Bain executives largest donors to Boston Olympic bid

A group of wealthy Massachusetts business people and companies have funded phase one of Boston’s bid to host the Olympic Games.

Of the roughly $11 million effort, it took $6.7 million in cash to pull together the proposal that is expected to come up for a vote Thursday in Denver.

The largest slice of that sum came from several executives at Bain Capital: $650,000, or nearly 10 percent, according to two people briefed on the fund-raising who were not authorized to discuss it publicly.

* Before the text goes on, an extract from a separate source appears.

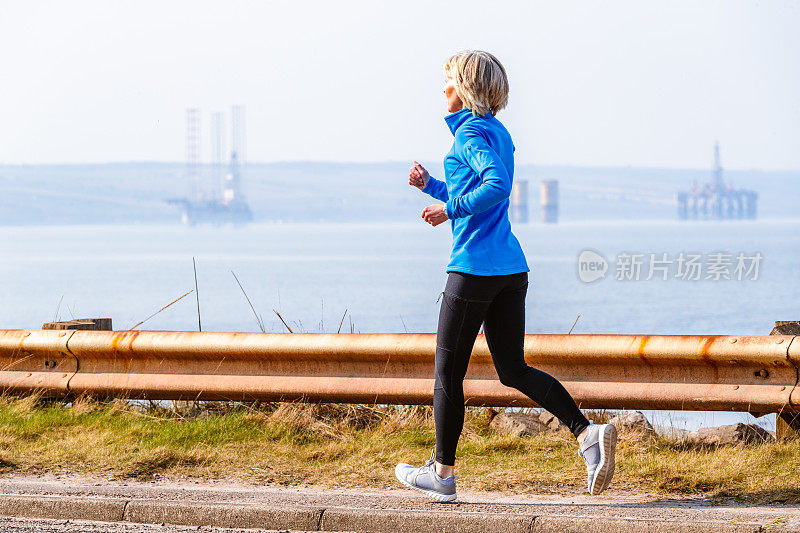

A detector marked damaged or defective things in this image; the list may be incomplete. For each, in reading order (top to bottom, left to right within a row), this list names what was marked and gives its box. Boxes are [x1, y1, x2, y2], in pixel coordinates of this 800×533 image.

rusty guardrail [0, 328, 796, 416]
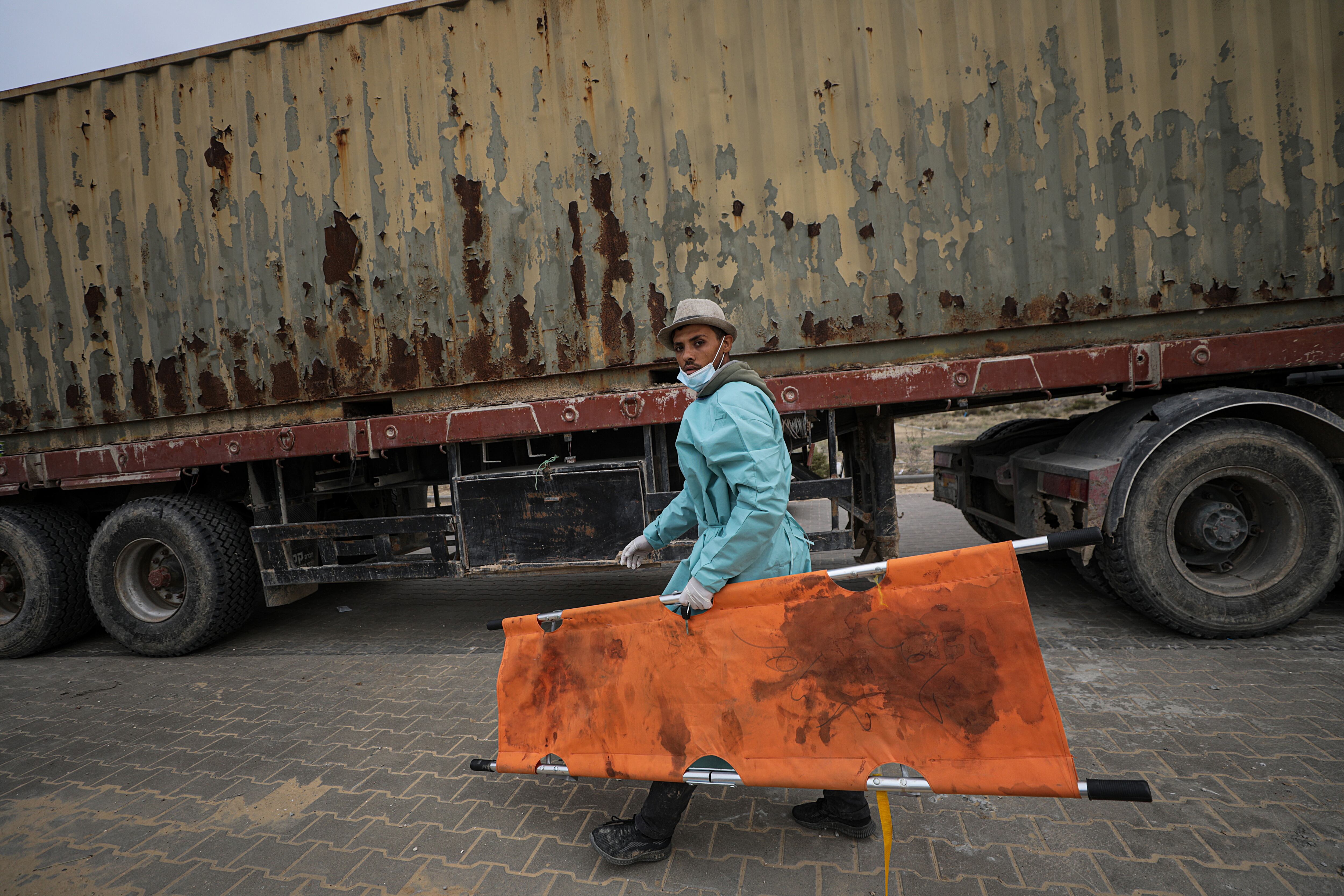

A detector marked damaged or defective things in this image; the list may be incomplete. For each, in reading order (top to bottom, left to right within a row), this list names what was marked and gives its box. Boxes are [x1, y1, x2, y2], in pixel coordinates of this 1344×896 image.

Stephen Pagliuca, Bain’s managing director and co-owner of the Boston Celtics, is one of the donors. He co-chairs the fund-raising and finance committee of the Boston 2024 bid organization. In an op-ed piece last month in Banker & Tradesman, Pagliuca wrote that a Summer Games in Boston “would be transformative — and the necessary planning would set the course for what we want our city and the Commonwealth to look like for decades to come.”

Other donors include Roger W. Crandall, the chief executive of MassMutual Financial Group in Springfield and co-chair of the fund-raising committee. The private equity executive David Mussafer of Advent International and Putnam Investments chief executive Robert Reynolds also wrote checks, along with John Fish, the chief executive of Suffolk Construction Co. who is chairman of the Olympic bid group.

The precise number of contributors and how much each gave could not be learned. Dunkin’ Brands Group, a former Bain Capital investment, contributed, as did State Street Corp., people briefed on the process said.

The rest of the $11 million was in-kind donations, including consulting analysis from Bain & Co. (a separate company from Bain Capital) and an examination of the financing by the Boston law firm Mintz Levin. Its chairman, Robert Popeo, sits on the Boston 2024 committee.

The US Olympic Committee’s 15-member board is meets Thursday in Denver to select this country’s contender for the 2024 Summer Olympics. Boston is up against Los Angeles, San Francisco, and Washington, D.C.

If Boston gets the nod, a formal bid to the International Olympic Committee could cost $50 million to allow the city to vie for the role of host against other major cities in the world.

The group called No Boston Olympics, in an opinion piece that ran in the Globe this week, said holding the Olympic Games here would be costly for taxpayers, and that decisions about pursuing a bid for host city are taking place behind closed doors.